At last they reached the livery. She and Stewart left the wagon and walked the short distance to the agency.
“Let’s start by finding the arms merchant,” Stewart said, scanning the crowd. “A white man will be easier to spot.”
He started toward the cluster of booths that had risen at the far corner of the field like the trading posts of old. Alma hesitated, pulling back on his arm, her attention captured by the goings-on before the office. “Just a moment, dearest.”
A long table had been set up with a muslin tarp stretched overhead to block the sun. Sheriff Knudson and his deputies hovered beside a heap of broadcloth-wrapped bundles. He looked in Alma’s direction and tipped his hat, his aspect smug and vaguely menacing despite his full-toothed grin.
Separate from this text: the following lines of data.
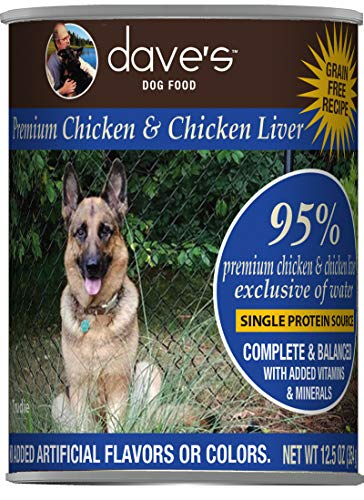 Dave's Pet Food Healthy & Grain Free Canned Dog...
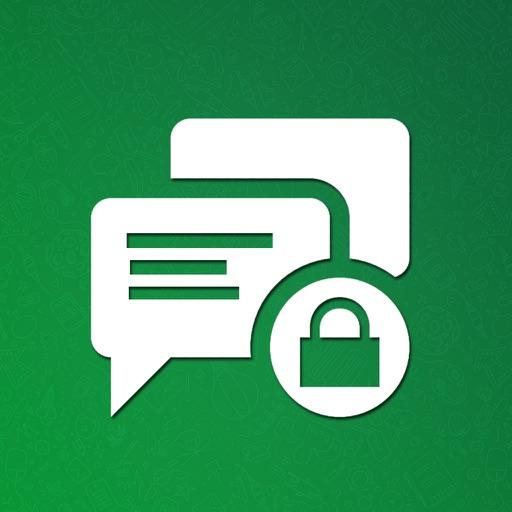 Encrypted Text Chat Locker App iOS App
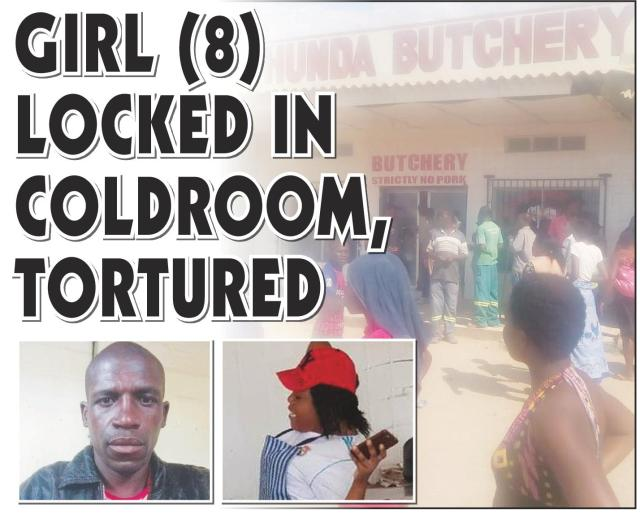 GIRL (8) LOCKED IN COLD ROOM, TORTURED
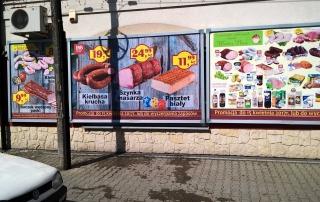 Tablice billboardowe wiszące - realizacja dla Wołoch Artykuły Spożywcze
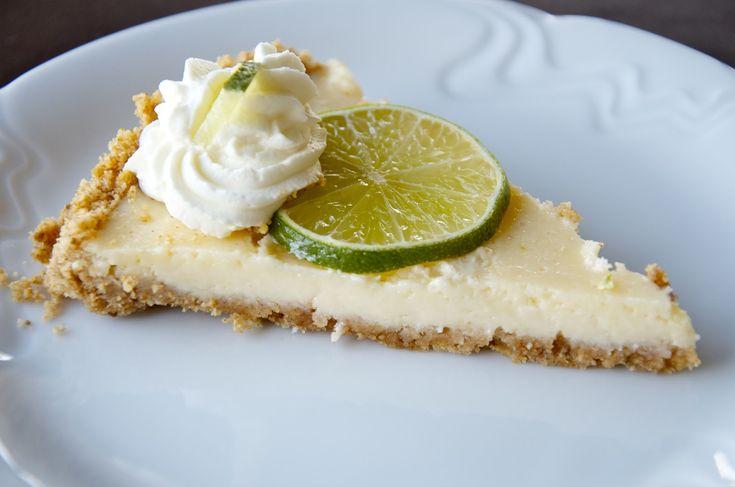 crustycorner: Limetkový koláč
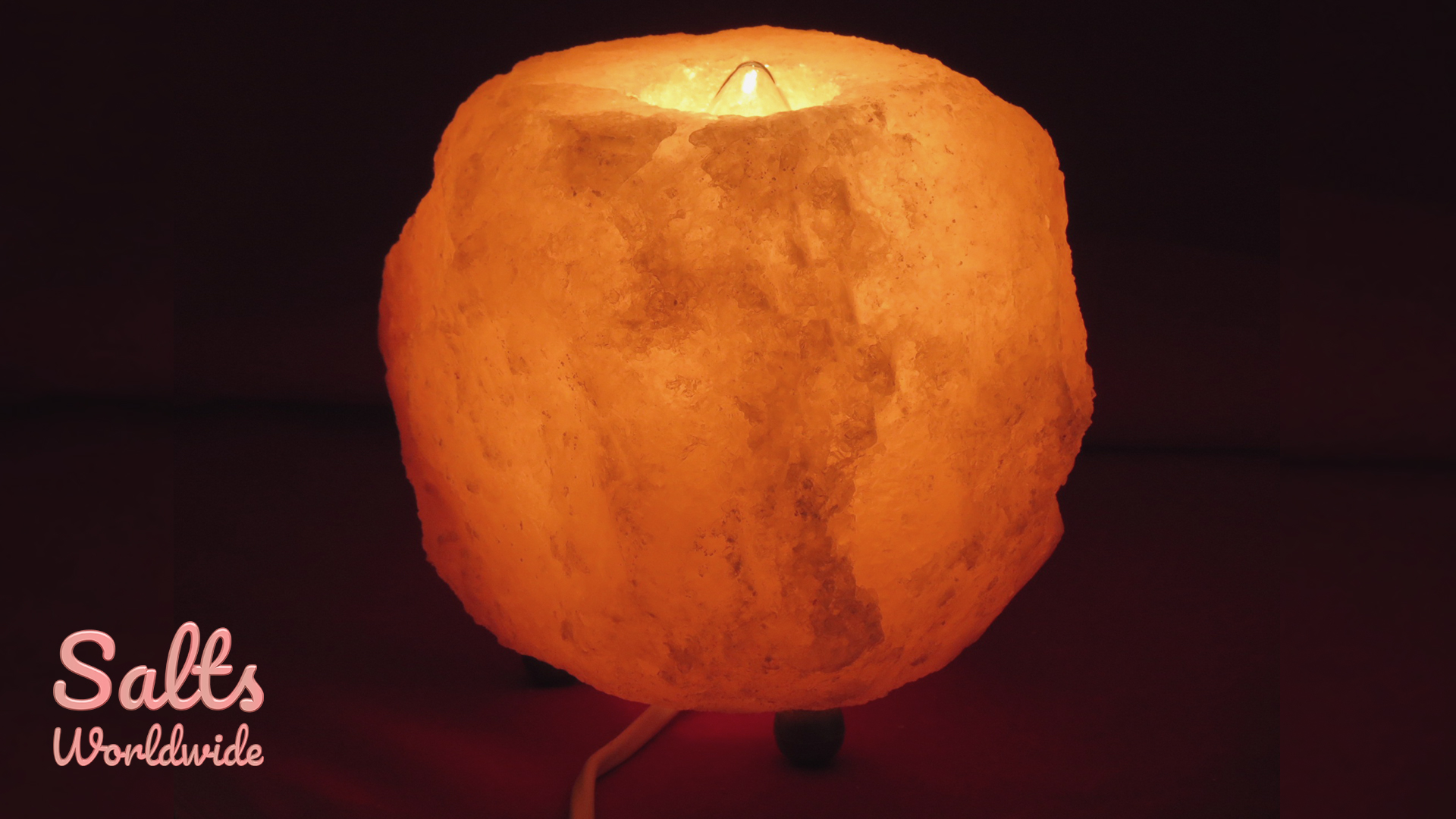 Salt Rocks for Anxiety - Rock Lamps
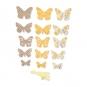 Papierschmetterlinge Deko-Set DIY, Farbe: orange/taupe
She ignored the prickle of hairs rising beneath her collar and nodded back.
Agent Taylor sat drumming his fingers atop the table. If he saw Alma and her husband, he made no show of it, even as she pulled Stewart forward to get a better view of the proceedings.
A line of Indians had formed—if one could call so lively and unruly a gathering a line—stretching deep into the adjacent field. People stepped in and out as they spotted friends and family. They hugged, laughed, cooed over the little ones strapped in cradleboards on their mothers’ backs. A young man had lured a cluster of blushing girls with his flute. Farther back in line, a rattle sounded. Above the songs, Alma heard fragments of jokes, stories, and gossip. Those who had food or tobacco shared it readily, and the fragrant scent wafted above the gathering.
Yet beneath the conviviality, Alma sensed the crackle of discord. Whispers, sidelong glances, even the occasional sneer. Those with lighter coloring or facial hair congregated together. Their collared shirts and calico dresses looked less worn than the beaded buckskin and broadcloth their counterparts wore. English and French peppered their speech. The divide, subtle as it was, surprised her. Had Asku or Minowe hinted at such things as children? Not that Alma could remember. It was her world—the white world—that cared about class and blood quanta.
“Next,” the agent hollered over the din, drawing her gaze forward.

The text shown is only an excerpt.